> **Short task**: Copy each of the records below line for line, keeping every word, number, and punctuation mark unchanged.

═══ Provided material ═══

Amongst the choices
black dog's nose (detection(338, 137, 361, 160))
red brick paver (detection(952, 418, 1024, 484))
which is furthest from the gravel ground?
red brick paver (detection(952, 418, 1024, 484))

═══

> **Written reply**:
Amongst the choices
black dog's nose (detection(338, 137, 361, 160))
red brick paver (detection(952, 418, 1024, 484))
which is furthest from the gravel ground?
red brick paver (detection(952, 418, 1024, 484))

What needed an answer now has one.